Miser sur l’écologie Aussi nous devrons également développer des pôles de croissance économique circulaire pour résoudre les problèmes écologiques du pays. Nos agences du secteur privé ont déjà lancé un projet de traitement des déchets électroniques et mettent beaucoup d’accent sur le développement commercial du recyclage des déchets.

Pour une meilleure ‘silver economy’ L’économiste est d’avis qu’au fur et à mesure que notre population vieillit, plus de 14 % de la population aura plus de 60 ans. Nous devrons chercher des moyens de développer la ‘silver économy’, ou l’économie des seniors, c’est-à-dire les activités liées aux personnes âgées), notamment en fournissant des services de santé plus adaptés.

L’économie parallèle Pour finir, elle pense qu’il est nécessaire d’examiner les problèmes de l’économie dite souterraine. D’après les estimations du Fonds monétaire inetrnational (FMI), avant la grande crise de la drogue, 20% de notre économie n’étaient pas déclarés. Avec la proportion que prend le trafic de drogue, il est probable que le côté obscur de l’économie dépasse les 20%. Toute politique économique devra également intégrer l’analyse et la trajectoire de cette économie parallèle.

 

Jack Bizlall : « Redéfinir le rôle du secteur quaternaire » 

Pour sa part, Jack Bizlall dit qu’il est clair que l’économie ne peut être placée en dehors de l’aspect social. « Dans sa forme actuelle, elle est dissocié de nos besoins, désirs ou exigences culturels universels », analyse-t-il.

Il prône une nouvelle approche, qui dirige les ressources de la production non sociale de biens et de services vers une version révisée de l’économie réelle.

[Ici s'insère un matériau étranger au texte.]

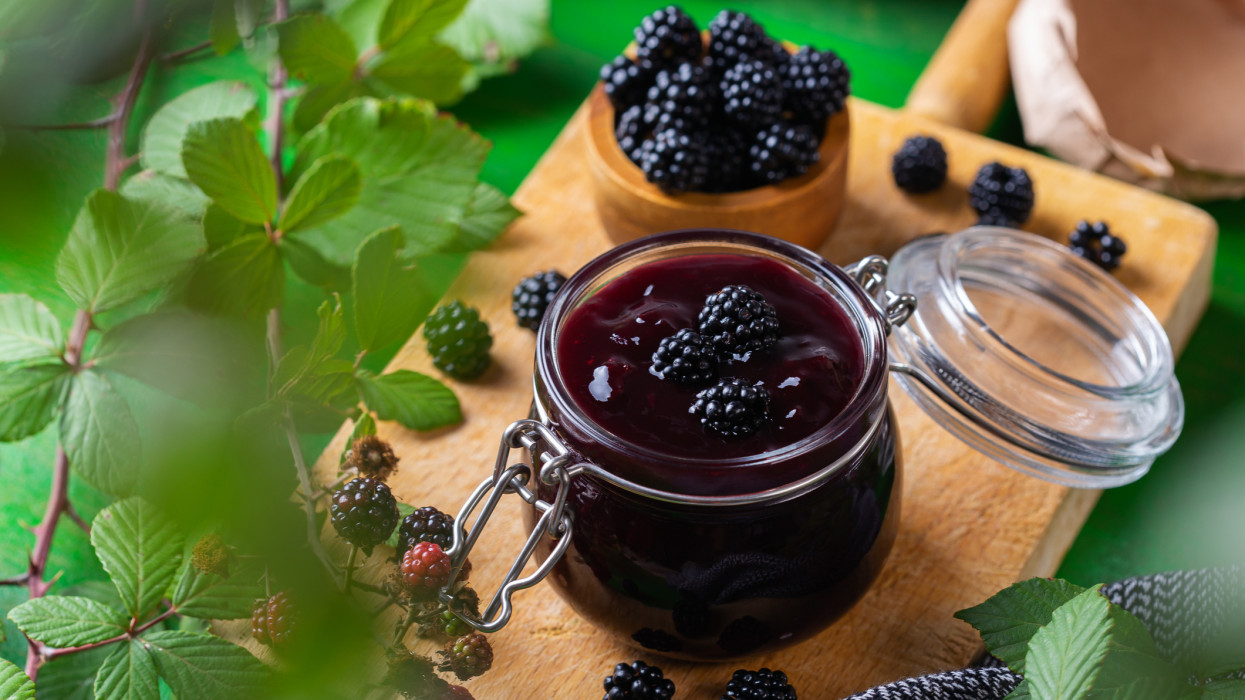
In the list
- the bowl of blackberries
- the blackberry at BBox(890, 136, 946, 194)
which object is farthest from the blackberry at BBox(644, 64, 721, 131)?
the blackberry at BBox(890, 136, 946, 194)

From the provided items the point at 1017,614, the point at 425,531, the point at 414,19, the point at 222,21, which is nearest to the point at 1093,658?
the point at 1017,614

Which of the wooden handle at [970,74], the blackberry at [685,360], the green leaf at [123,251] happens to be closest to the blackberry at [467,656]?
the blackberry at [685,360]

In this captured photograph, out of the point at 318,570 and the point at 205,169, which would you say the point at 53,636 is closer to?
the point at 205,169

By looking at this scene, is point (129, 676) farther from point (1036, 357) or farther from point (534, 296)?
point (1036, 357)

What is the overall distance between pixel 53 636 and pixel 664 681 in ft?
1.85

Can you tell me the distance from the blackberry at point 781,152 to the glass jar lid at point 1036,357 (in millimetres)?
181

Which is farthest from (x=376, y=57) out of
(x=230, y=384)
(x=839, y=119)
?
(x=230, y=384)

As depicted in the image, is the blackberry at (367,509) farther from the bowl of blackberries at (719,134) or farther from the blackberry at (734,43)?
the blackberry at (734,43)

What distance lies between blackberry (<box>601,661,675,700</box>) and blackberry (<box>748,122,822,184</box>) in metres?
0.67

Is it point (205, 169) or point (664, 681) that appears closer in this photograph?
point (664, 681)

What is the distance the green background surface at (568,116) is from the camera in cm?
23

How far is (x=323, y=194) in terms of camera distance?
1.15 m

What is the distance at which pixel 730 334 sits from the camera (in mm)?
829

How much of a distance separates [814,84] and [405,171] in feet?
1.84
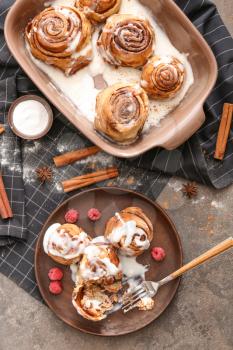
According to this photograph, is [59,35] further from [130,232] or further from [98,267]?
[98,267]

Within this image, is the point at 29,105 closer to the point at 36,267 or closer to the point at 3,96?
the point at 3,96

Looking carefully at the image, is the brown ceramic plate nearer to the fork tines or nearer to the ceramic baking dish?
the fork tines

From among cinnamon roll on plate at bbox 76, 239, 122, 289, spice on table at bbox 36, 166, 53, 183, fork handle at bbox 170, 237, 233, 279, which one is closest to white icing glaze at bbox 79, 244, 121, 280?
cinnamon roll on plate at bbox 76, 239, 122, 289

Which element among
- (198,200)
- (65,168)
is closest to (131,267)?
(198,200)

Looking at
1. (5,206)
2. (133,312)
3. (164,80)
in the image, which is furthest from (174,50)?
(133,312)

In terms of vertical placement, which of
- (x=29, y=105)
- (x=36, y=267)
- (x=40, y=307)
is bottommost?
(x=40, y=307)

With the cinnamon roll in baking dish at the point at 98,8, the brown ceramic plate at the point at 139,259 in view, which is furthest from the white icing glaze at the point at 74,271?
the cinnamon roll in baking dish at the point at 98,8
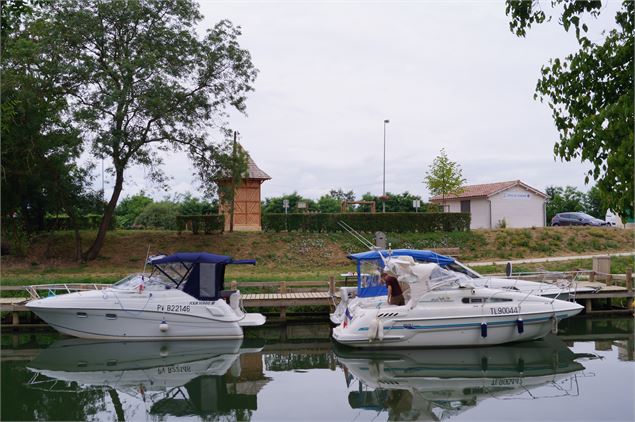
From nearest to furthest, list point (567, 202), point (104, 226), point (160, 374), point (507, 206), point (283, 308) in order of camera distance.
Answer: point (160, 374) → point (283, 308) → point (104, 226) → point (507, 206) → point (567, 202)

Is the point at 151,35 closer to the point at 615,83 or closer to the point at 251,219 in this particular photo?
the point at 251,219

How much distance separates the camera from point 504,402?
11977 millimetres

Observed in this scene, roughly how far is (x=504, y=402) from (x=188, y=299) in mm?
9444

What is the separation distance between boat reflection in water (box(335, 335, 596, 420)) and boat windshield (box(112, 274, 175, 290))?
18.1 feet

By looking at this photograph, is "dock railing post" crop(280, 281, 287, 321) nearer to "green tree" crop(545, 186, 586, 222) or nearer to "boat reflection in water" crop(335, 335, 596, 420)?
"boat reflection in water" crop(335, 335, 596, 420)

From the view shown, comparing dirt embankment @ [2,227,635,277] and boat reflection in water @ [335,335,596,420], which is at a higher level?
dirt embankment @ [2,227,635,277]

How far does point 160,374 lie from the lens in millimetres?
14469

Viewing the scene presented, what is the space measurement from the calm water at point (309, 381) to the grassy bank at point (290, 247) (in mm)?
10592

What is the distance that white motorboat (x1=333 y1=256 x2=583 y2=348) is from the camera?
15.9 meters

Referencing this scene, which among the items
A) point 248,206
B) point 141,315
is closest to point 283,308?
point 141,315

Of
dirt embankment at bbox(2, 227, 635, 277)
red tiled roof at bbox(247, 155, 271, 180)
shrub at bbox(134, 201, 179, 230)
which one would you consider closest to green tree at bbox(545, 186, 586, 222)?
dirt embankment at bbox(2, 227, 635, 277)

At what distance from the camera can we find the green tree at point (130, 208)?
2403 inches

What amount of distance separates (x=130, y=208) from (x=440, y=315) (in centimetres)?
5388

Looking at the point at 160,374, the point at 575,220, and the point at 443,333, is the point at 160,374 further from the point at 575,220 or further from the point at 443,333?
the point at 575,220
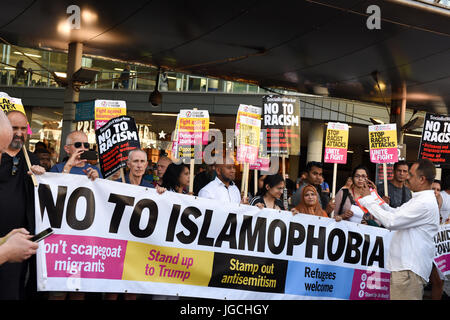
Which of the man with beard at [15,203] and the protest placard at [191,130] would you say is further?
the protest placard at [191,130]

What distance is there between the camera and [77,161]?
5289 mm

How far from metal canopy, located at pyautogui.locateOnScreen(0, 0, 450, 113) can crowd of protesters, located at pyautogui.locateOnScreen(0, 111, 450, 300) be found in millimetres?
2257

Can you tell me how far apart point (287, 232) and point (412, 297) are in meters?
1.40

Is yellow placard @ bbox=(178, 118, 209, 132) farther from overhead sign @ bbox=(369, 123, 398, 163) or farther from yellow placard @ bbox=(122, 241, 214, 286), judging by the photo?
overhead sign @ bbox=(369, 123, 398, 163)

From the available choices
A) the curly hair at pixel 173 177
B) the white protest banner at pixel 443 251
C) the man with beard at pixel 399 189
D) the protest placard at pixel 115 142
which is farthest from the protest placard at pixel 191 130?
the white protest banner at pixel 443 251

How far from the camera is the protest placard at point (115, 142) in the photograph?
20.5 ft

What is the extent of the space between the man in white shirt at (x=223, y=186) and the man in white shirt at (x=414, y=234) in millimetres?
1728

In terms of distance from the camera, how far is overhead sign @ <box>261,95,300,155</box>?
8.22 m

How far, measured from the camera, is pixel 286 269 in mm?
5984

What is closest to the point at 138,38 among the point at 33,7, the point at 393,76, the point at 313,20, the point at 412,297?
the point at 33,7

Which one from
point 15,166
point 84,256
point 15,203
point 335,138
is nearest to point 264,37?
point 335,138

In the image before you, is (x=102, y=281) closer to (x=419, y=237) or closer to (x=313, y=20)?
(x=419, y=237)

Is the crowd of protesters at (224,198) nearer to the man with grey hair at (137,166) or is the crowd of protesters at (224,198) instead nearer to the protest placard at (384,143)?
the man with grey hair at (137,166)
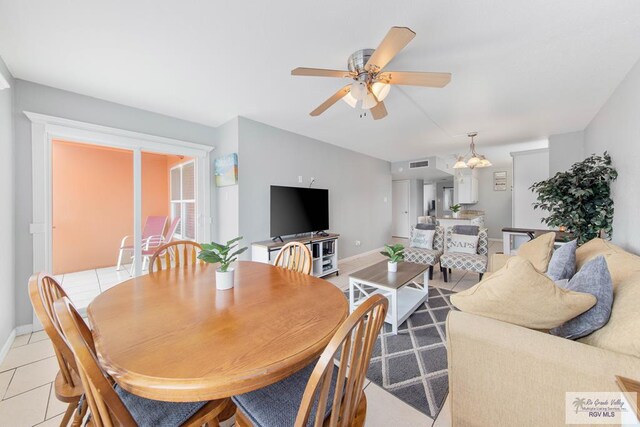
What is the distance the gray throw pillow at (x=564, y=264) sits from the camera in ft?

Cela nécessite une remise en cause majeure. « Nous devrions redéfinir le rôle du secteur quaternaire (l’économie sociale) et de l’économie de proximité », pense-t-il qui est en contradiction  avec celui que nous avons actuellement, copies carbone du Rapport 2014 du National Productivity and Competitiveness Council (NPCC), un rapport accessible sur Internet, que selon lui, tout le monde devrait lire.

Nous devons absolument revenir à l’économie réelle, maintient-il, et cesser de vendre notre main-d’œuvre à moindre coût, percevoir des taxes sur les conversions de terres, etc. mais investir lourdement dans la protection de nos terres et de ses pôles écologiques, dans des infrastructures vertes, et dans une écologie publique et saine. « Nous détruisons actuellement tout à travers le ‘Integrated Resort Scheme’ (IRS), le ‘Real Estate Scheme’, et le ‘Property Development Scheme’, une destruction motivée par les investissements étrangers. Combinons les micro et macro-économies, qui ont un impact réciproque et qui ne doivent pas être dissociées, comme elles le sont aujourd’hui. Mettons fin au surendettement des ménages, qui est en train de créer une ‘bulle d’endettement’ et une bulle spéculative», lance-t-il.

Le syndicaliste est d’avis que cette orientation nécessite la gestion des salaires, et l’application d’économies d’échelle permettant l’exportation. Pour finir, il plaide pour l’application de nombreuses mesures comme proposées dans le livre « L’économie au centre du social », comme alternatives à la finance et à l’investissment spéculatifs.